**Assigned task:**
Could you copy each line of the entries that contains "logo"?

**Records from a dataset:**
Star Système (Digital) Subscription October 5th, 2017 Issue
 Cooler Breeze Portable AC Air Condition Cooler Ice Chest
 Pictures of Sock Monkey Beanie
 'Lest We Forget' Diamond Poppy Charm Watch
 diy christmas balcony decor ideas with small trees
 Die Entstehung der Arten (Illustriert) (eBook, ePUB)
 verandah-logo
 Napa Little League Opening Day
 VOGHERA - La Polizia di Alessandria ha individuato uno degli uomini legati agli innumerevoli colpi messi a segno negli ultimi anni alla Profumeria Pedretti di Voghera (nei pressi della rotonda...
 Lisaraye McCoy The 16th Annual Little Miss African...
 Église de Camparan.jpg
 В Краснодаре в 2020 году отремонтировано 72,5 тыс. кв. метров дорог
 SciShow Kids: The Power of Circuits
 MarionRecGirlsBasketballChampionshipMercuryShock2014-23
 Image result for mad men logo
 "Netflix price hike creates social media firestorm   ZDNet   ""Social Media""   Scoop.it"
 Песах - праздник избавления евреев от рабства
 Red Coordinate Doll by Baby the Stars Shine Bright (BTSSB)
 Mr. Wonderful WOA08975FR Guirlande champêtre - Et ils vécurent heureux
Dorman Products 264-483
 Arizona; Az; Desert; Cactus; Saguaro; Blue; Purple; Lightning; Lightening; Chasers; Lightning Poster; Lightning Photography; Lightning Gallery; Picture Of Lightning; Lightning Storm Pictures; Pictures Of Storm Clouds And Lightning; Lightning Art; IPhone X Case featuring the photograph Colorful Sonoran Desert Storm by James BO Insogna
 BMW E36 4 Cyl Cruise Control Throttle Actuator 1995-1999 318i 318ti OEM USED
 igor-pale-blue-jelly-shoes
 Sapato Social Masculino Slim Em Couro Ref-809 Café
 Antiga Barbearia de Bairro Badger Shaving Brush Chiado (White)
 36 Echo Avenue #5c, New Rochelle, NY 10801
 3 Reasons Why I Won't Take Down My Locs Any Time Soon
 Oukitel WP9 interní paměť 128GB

**Exercise answer:**
 verandah-logo
 Image result for mad men logo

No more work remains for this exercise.